This article was originally posted on Al Jazeera (full link below)
Israel welcomes decision calling the move a diplomatic achievement in line with its efforts to increase the number of foreign missions in West Jerusalem.
Russia’s embassy in Israel will open offices in West Jerusalem to serve its consular section as part of an agreement with the city, according to the embassy and Israel’s foreign ministry.
The Russian embassy in Israel said in a statement that a deal over a West Jerusalem land plot, which Russia bought in 1885, was signed with the municipality on May 18, following a years-long process.
As part of the agreement, the property will be used to construct buildings to be used by the consular section of the embassy, the statement said.
Israel’s Foreign Minister Eli Cohen welcomed the agreement, which the ministry said was a diplomatic achievement in line with its efforts to increase the number of foreign missions in Jerusalem.
Russia planned to build the complex within five to 10 years, said Ambassador to Israel Anatoly Viktorov, who added that the deal “takes into account the interests of both our states”.
The status of Jerusalem – home to sites holy to Christians, Jews and Muslims – is one the biggest obstacles to reaching a peace agreement between Israel and the Palestinians.
Israel, which occupied East Jerusalem in a 1967 Middle East war and later annexed it, has considered the city its eternal and indivisible capital. Palestinian Authority (PA) insisting that East Jerusalem – illegally occupied by Israel since 1967 – should serve as the capital of a Palestinian state.
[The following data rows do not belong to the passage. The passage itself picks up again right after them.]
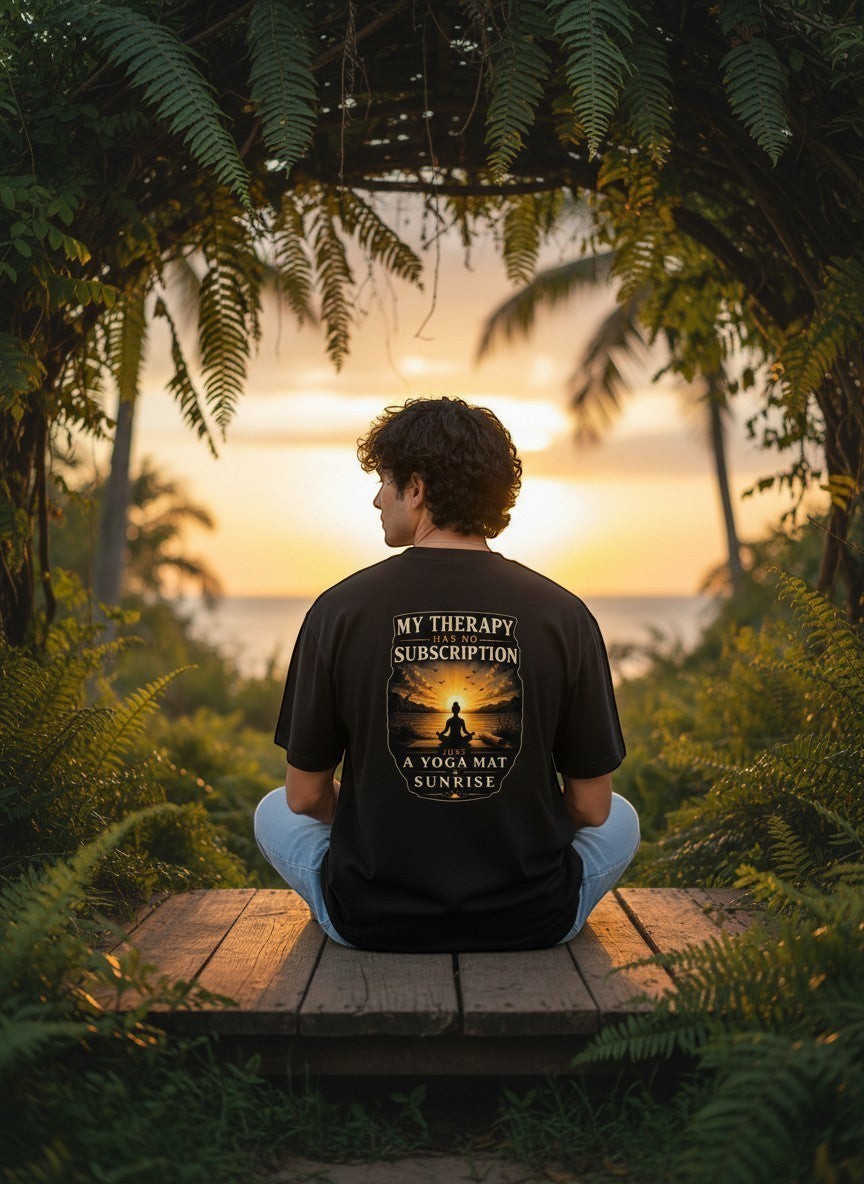 vcreate4uhub.co.in black t-shirt with "My Therapy Has No Subscription Just A Yoga Mat Sunrise" graphic on back. Model meditating at sunrise.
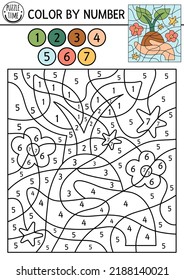 Vector ecological color by number activity with hands holding plant. Eco awareness scene. Black and white counting game with cute sprout. Earth day coloring page for kids
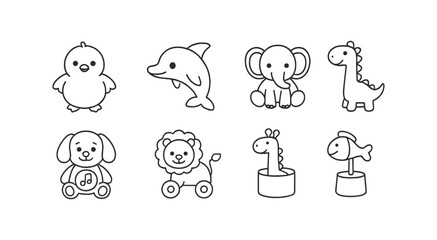 Wall Mural - animal and toy icon set. cute, outline style for kids' themes and playful designs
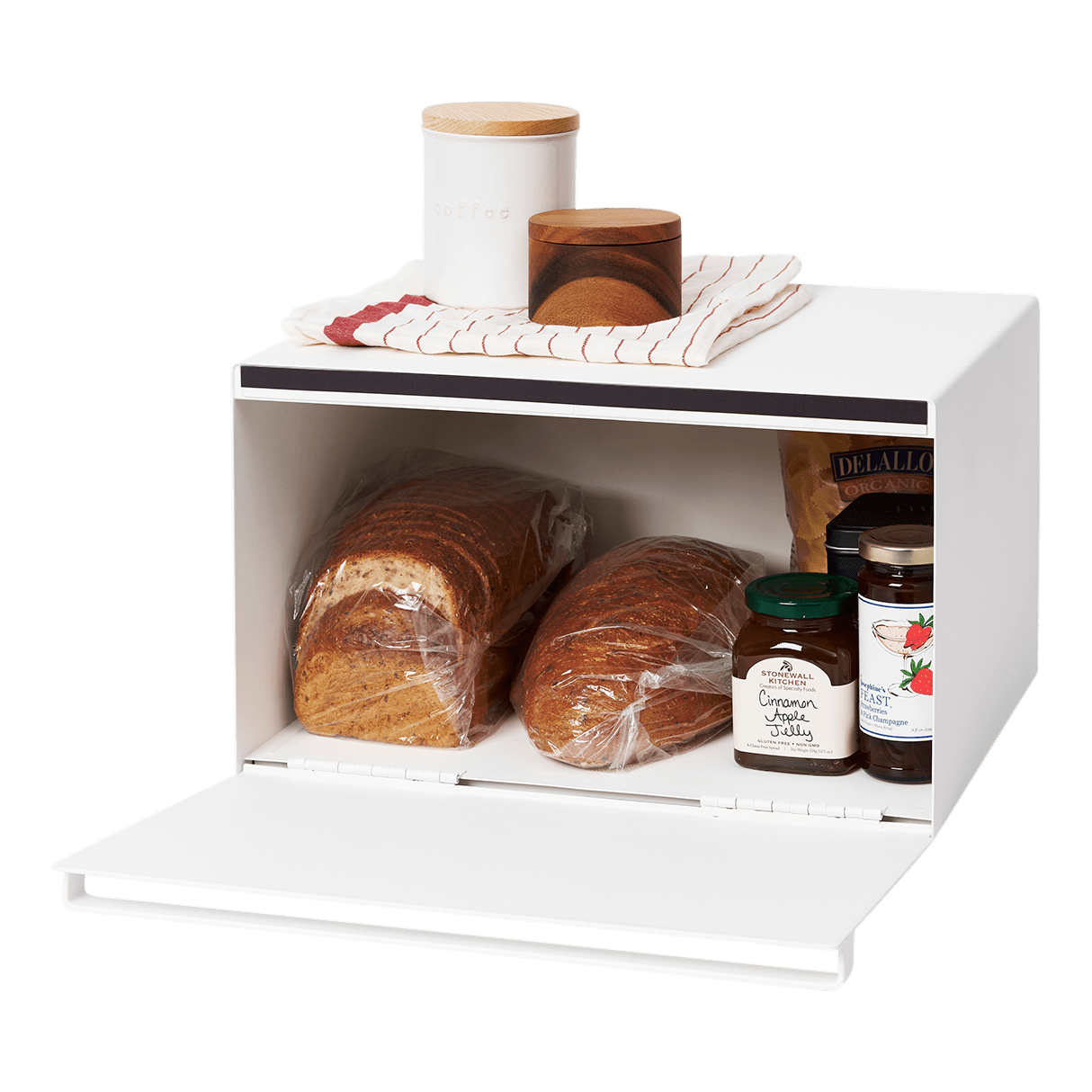 Tower Yamazaki Home Bread Box, Steel Kitchen Counter Storage Food Container Holder, Steel, Handles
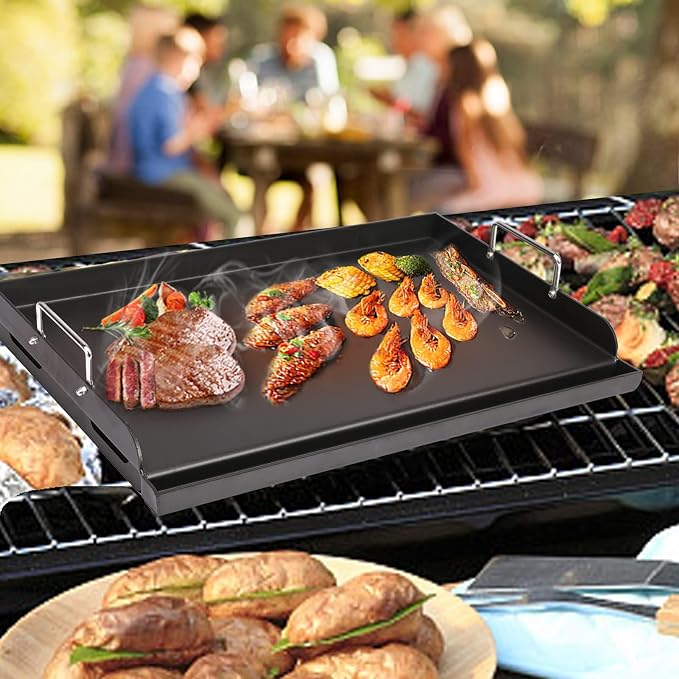 Utheer 25" x 16" Pre-Seasoned Nonstick Cast Iron Griddle - Image 6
The international community has mostly not recognised Israeli sovereignty over the entire city, believing Jerusalem’s status should be resolved in negotiations.
While most foreign embassies are located in Tel Aviv, four opened in Jerusalem after former US President Donald Trump announced the US recognition of Jerusalem as Israel’s capital in December 2017.
The US moved its embassy to Israel from Tel Aviv to Jerusalem in May the following year.
At the time, Russian President Vladimir Putin expressed serious concern and said “such steps can cancel out prospects for a Middle East peace process”.
However, the Russian embassy’s statement on Friday said the opening of a branch office in Jerusalem “goes in line with our country’s unchanging course towards a fair Middle East settlement”.
The Ramallah-based Palestinian Authority did not immediately comment on the Israel-Russia deal.